- [STATED GOAL 1]: Translate this sentence from the post on TANSTAAFL and peer economics into Spanish: "But our methods of production and gathering have changed with time, and sooner or later, so will money."
- [STATED GOAL 2]: Write what follows next in the post on TANSTAAFL and peer economics, picking up after its final line.

Re: TANSTAAFL vs. Peer Economics

From: Joel 'Twisty' Nye (me@twisty.org)
Date: Sat Nov 30 1996 - 13:42:04 MST


I've greatly enjoyed the many discussions stemming from my suggestion of
an Economy based on Peer Networking. Unfortunately, I'm still
formulating my theory as I present it, and judging from the many turns
these conversations have taken, I've likely been too implicit in
conveying my thoughts...

While the Free Lunch is a rare thing today, we are living in an open
system, and Free Lunches (before history) have been the exception and
not the rule. I am not suggesting we all go back to the Stone Age...
clearly it is not feasible to live the hunter gatherer existance that
Humanity used to know. But our methods of production and gathering
have changed with time, and sooner or later, so will money.

In this Information Age, we have learned many lessons from the
Industrial Era, both good and bad. We have changed our sources of
energy from natural sources to unreplenishable fossil fuels, and then
back. We have gone from conservation, to "bigger is always better,"

- [DATA BLOCK]:

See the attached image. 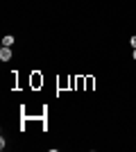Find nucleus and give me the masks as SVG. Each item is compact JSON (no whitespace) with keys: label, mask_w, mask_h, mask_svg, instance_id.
<instances>
[{"label":"nucleus","mask_w":136,"mask_h":152,"mask_svg":"<svg viewBox=\"0 0 136 152\" xmlns=\"http://www.w3.org/2000/svg\"><path fill=\"white\" fill-rule=\"evenodd\" d=\"M86 89H89V91L93 89V77H86Z\"/></svg>","instance_id":"obj_4"},{"label":"nucleus","mask_w":136,"mask_h":152,"mask_svg":"<svg viewBox=\"0 0 136 152\" xmlns=\"http://www.w3.org/2000/svg\"><path fill=\"white\" fill-rule=\"evenodd\" d=\"M12 43H14V37H9V34H7V37H2V45H7V48H9Z\"/></svg>","instance_id":"obj_3"},{"label":"nucleus","mask_w":136,"mask_h":152,"mask_svg":"<svg viewBox=\"0 0 136 152\" xmlns=\"http://www.w3.org/2000/svg\"><path fill=\"white\" fill-rule=\"evenodd\" d=\"M0 59H2V61H9V59H12V50H9L7 45H2V50H0Z\"/></svg>","instance_id":"obj_2"},{"label":"nucleus","mask_w":136,"mask_h":152,"mask_svg":"<svg viewBox=\"0 0 136 152\" xmlns=\"http://www.w3.org/2000/svg\"><path fill=\"white\" fill-rule=\"evenodd\" d=\"M39 86H43V77H41V73L34 70L32 73V89H39Z\"/></svg>","instance_id":"obj_1"},{"label":"nucleus","mask_w":136,"mask_h":152,"mask_svg":"<svg viewBox=\"0 0 136 152\" xmlns=\"http://www.w3.org/2000/svg\"><path fill=\"white\" fill-rule=\"evenodd\" d=\"M132 59H134V61H136V48H134V50H132Z\"/></svg>","instance_id":"obj_6"},{"label":"nucleus","mask_w":136,"mask_h":152,"mask_svg":"<svg viewBox=\"0 0 136 152\" xmlns=\"http://www.w3.org/2000/svg\"><path fill=\"white\" fill-rule=\"evenodd\" d=\"M129 43H132V48H136V37H132V41H129Z\"/></svg>","instance_id":"obj_5"}]
</instances>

- [EXERCISE ANSWER 1]: Pero nuestros métodos de producción y recolección han cambiado con el tiempo, y tarde o temprano, también lo hará el dinero.

- [EXERCISE ANSWER 2]:
back to conservational downsizing. It is entirely feasible for humanity
to adopt a Free Lunch program, if there is significant interest.
(Perhaps it may never reach Earth by the time it is adopted on
extraplanetary colonies.) If there is enough interest, humanity will
find a way to make it happen.

The reason we do not currently have Free Lunches is that the Large
population of humans on Earth does not preclude the limited supply of
food from being unfairly consumed by 'unfairly' small numbers.
Food "just happens" on our world, but does not happen fast enough
without the attention and technology of today's farms and producers.
The current method for controlling this is to ration our consumption
by means of the monetary "merit system." Yet for good or bad, this is
not the only solution, nor is it eternal.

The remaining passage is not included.